How to Live, By Sarah Bakewell
How to Live is as much a biography of Montaigne's ideas as of Montaigne the man – though, indeed, the two are not always easy to separate, for, like no other writer before him, Montaigne poured himself into his writings.
No fact was too personal – we know, for instance, that he had a smallish penis, since he ruefully confesses as much. He enjoyed sex, though not particularly with his wife. He was terrified of death, until a fall from his horse nearly killed him; thereafter, finding the experience far less dreadful than he'd feared, he viewed death with equanimity.
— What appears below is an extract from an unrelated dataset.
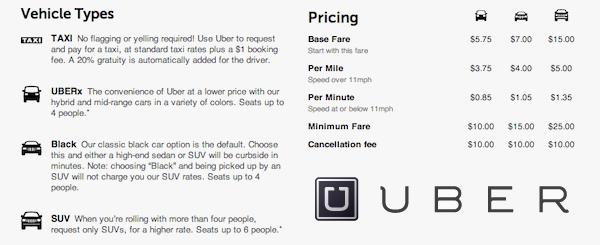 vous avez utilisé UBER ? Uber_luxury_car_rental_rates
He was liberal, sceptical, tolerant, well-read, lazy, kindly, a hater of cruelty and a lover of cats.
In many ways, he was the first modern writer, in his attention to the minutiae of life, his empathy for others and in his emphasis on the personal – Sarah Bakewell sees in him an ancestor of all the confessional blogging, tweeting, column writing and bare-all reality TV of today's culture.
But every age finds its own Montaigne: there was an Enlightenment Montaigne, a Romantic Montaigne, even a Nietzschean Montaigne. Each of the 20 chapters discusses a Montaignesque answer to the question of how to live – see the world, question everything, philosophise only by accident, give up control, be convivial, wake from the sleep of habit etc – and by the end, one has a composite answer to the book title's question, of which Montaigne would surely approve.
Bakewell writes elegantly, her affection for her subject comes over strongly, and like Montaigne she has an exuberant interest in the world, evidenced by the eclectic nature of the index – one finds "remora fish" next to "Reformation" and "semen" next to "Seneca". Reading this might well send you to read or re-read Montaigne's Essays. Good. But don't cut out the middleman.